Pourquoi l’Etat actuel hésite-t-il à intégrer le principe de la distribution géographique ?
Il faudrait noter que le découpage électoral en science électorale renvoie effectivement à une composante du système électoral. Et tout système électoral a pour objectif non seulement d’encadrer la production de la représentation politique mais aussi et surtout de structurer la positivation du rapport de force de manière à permettre à ceux qui en sont élus de pouvoir gouverner de manière sereine. Le découpage fait donc partie du système électoral. Dans le type de système dans lequel nous nous retrouvons, il n’est pas possible d’envisager un découpage électoral qui soit de nature à favoriser une perte de position au pouvoir du parti dominant.
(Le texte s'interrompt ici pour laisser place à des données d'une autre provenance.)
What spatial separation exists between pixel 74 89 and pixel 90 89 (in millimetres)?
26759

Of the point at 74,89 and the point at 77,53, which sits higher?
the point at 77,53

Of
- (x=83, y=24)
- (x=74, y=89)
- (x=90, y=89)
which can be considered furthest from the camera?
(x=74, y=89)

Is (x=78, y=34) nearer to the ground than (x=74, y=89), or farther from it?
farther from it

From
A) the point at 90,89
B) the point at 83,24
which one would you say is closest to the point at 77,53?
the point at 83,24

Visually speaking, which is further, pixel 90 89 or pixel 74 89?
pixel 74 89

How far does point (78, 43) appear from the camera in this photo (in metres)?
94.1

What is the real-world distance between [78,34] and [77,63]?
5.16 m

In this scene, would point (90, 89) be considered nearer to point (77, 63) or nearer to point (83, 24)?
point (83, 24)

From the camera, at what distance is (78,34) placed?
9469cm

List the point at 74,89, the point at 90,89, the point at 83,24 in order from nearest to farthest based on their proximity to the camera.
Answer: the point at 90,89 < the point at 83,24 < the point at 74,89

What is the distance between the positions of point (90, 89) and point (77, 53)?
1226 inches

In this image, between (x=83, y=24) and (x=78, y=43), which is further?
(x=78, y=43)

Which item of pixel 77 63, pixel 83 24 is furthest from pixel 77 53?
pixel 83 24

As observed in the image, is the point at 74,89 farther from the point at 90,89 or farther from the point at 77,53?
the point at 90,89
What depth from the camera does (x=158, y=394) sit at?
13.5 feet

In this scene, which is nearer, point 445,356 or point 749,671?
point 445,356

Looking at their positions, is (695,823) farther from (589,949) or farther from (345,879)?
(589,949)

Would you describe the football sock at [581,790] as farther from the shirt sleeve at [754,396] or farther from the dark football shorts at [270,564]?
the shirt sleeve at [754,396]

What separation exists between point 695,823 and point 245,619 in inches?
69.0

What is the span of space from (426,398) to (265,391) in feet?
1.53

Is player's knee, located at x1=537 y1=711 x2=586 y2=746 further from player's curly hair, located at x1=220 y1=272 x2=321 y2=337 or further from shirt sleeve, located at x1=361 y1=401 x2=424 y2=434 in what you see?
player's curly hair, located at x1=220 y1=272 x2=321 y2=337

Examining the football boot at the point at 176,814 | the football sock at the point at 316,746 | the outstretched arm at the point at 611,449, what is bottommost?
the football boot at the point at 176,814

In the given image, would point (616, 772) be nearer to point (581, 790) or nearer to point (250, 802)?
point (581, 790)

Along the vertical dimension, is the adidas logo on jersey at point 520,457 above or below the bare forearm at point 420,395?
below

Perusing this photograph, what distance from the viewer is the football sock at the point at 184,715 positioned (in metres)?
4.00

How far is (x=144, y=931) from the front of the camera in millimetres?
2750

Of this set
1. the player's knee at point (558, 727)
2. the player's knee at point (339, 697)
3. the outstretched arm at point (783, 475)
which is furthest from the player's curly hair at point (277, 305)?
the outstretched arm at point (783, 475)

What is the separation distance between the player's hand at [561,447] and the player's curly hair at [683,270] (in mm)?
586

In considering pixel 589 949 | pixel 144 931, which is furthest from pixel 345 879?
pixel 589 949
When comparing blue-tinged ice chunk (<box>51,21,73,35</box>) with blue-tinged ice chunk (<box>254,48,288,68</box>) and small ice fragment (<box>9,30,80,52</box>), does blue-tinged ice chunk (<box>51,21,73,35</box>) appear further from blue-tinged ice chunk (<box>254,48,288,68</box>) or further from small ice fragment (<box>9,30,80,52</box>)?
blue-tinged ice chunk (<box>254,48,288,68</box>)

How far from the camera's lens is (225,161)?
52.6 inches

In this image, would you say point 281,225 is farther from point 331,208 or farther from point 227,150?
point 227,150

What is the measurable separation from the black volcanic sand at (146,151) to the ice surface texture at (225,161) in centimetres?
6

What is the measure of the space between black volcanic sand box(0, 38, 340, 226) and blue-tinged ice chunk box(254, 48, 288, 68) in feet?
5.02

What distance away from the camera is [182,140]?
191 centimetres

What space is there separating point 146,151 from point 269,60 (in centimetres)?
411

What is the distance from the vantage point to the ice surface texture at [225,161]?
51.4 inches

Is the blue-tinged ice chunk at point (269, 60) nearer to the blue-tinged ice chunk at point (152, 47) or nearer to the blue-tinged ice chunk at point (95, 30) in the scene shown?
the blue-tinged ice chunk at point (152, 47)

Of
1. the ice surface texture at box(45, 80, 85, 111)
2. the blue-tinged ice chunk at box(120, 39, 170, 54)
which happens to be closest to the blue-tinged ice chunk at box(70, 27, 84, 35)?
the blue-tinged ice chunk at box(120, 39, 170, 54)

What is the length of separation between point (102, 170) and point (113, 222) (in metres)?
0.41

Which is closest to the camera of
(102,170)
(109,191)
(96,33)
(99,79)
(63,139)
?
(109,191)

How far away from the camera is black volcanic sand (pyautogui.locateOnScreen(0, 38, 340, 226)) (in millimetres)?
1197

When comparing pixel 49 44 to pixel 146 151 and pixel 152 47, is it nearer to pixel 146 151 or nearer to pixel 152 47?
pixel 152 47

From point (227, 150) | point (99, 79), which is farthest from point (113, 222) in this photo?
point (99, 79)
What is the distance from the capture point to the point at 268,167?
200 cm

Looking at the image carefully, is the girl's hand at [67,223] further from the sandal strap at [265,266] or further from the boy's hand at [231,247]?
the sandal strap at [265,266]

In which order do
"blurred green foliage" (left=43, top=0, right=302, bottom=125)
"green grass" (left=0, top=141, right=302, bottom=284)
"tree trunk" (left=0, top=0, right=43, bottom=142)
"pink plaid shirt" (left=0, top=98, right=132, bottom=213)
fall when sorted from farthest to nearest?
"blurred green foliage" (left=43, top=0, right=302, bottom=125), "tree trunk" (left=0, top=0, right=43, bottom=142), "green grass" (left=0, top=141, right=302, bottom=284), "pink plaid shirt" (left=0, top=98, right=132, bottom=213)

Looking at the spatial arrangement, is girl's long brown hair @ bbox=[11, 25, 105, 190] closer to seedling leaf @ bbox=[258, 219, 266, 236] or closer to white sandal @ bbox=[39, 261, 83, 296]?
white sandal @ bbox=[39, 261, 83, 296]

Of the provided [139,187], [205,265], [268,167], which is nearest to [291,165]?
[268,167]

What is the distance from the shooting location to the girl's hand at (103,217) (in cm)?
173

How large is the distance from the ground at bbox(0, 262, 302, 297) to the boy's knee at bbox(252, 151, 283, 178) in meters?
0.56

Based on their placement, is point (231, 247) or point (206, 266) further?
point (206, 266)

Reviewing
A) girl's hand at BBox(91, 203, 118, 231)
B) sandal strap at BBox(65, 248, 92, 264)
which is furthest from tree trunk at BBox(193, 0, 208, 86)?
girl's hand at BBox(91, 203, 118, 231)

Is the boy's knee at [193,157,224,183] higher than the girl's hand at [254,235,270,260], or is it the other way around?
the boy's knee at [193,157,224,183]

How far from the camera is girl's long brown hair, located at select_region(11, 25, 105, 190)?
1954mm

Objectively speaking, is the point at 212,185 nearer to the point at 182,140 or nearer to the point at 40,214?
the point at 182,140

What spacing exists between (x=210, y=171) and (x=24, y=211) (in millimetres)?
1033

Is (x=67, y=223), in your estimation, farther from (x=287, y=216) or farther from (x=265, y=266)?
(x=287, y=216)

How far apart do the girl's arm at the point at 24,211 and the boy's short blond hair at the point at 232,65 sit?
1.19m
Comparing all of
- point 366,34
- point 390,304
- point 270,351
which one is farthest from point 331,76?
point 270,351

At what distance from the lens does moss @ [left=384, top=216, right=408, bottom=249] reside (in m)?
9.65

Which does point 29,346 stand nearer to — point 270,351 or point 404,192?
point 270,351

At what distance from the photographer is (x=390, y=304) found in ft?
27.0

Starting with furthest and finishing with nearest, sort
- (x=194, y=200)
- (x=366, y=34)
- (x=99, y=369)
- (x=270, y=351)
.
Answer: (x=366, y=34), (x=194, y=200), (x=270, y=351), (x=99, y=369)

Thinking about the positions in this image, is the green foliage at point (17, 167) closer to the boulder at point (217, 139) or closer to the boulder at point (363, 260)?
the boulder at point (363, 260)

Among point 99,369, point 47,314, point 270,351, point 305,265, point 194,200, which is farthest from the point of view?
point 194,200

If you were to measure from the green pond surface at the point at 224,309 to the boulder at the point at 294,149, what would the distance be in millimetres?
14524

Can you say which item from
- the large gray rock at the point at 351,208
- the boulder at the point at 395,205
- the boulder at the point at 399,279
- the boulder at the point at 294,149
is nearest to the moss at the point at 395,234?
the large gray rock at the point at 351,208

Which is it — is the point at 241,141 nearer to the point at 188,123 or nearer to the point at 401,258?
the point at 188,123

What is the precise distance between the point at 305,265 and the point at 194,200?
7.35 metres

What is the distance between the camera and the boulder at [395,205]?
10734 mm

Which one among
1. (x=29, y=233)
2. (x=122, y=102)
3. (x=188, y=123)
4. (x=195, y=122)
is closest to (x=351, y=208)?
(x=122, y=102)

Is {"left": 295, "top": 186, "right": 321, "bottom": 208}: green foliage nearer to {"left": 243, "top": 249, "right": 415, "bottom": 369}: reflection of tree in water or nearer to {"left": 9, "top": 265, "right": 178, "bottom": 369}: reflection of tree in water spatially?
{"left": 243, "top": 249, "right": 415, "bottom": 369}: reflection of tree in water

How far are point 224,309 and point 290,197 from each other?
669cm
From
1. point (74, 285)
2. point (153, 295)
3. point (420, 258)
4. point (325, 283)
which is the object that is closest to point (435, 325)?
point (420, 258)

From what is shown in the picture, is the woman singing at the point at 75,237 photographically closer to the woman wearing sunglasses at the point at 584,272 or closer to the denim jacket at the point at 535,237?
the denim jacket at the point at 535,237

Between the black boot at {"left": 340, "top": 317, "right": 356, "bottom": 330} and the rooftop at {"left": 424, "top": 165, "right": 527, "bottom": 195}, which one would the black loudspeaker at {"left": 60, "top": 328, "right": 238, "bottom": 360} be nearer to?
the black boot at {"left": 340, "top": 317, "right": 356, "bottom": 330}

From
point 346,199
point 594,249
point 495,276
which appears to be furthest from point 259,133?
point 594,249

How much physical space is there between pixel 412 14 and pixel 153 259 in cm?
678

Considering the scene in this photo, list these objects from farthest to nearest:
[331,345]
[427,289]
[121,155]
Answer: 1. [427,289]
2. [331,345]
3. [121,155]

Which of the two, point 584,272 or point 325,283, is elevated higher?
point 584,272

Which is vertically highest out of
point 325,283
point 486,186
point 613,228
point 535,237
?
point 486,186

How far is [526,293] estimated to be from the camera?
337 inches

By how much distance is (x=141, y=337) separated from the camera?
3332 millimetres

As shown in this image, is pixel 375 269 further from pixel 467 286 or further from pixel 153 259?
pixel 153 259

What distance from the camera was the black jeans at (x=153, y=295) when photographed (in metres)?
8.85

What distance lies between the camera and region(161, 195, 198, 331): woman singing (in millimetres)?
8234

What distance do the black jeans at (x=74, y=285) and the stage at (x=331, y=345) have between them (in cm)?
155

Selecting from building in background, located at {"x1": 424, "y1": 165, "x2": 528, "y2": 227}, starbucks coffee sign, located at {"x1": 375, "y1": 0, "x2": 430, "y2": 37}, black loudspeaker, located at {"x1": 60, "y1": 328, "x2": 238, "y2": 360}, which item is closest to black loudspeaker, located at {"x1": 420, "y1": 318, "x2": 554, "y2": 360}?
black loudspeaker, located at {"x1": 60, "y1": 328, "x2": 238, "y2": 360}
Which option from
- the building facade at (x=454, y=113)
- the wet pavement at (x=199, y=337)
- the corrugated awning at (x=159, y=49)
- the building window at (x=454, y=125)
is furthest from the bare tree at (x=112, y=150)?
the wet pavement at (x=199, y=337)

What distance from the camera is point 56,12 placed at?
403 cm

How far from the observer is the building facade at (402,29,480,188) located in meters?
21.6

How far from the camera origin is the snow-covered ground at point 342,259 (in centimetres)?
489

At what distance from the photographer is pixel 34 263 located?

Pour ce qui est du pouvoir central, il y a un risque que par le biais de l’élection parlementaire, le rapport de force bouscule la hiérarchie ou stabilité du pouvoir exécutif.

Que proposez-vous pour améliorer ce découpage électoral ?
En tant qu’expert électoral, je propose que le système électoral de manière générale soit changé. Aujourd’hui, notre système électoral est encadré par un code électoral qui est une insulte pour l’ensemble des juristes ou des experts du code électoral, il faut le changer. Il faut instaurer une dynamique et un processus consensuel au code électoral qui doit être l’émanation de ceux qui doivent transférer le pouvoir parce que l’élection, c’est un transfert de pouvoir d’un individu ou groupe d’individus. Ils doivent être au cœur du processus de construction du cadre légal. M. Biya doit ouvrir un débat national sur le code électoral et in fine on aura un débat sur la dynamique de découpage électoral. Sur ce point de vue, il n’y a pas d’autres suggestions magiques. Le système électoral est un élément dans le code électoral et il ne peut être crédible que s’il est consensuel. J’attends la convocation d’un groupe d’experts pluridisciplinaire pour concevoir un nouveau code électoral.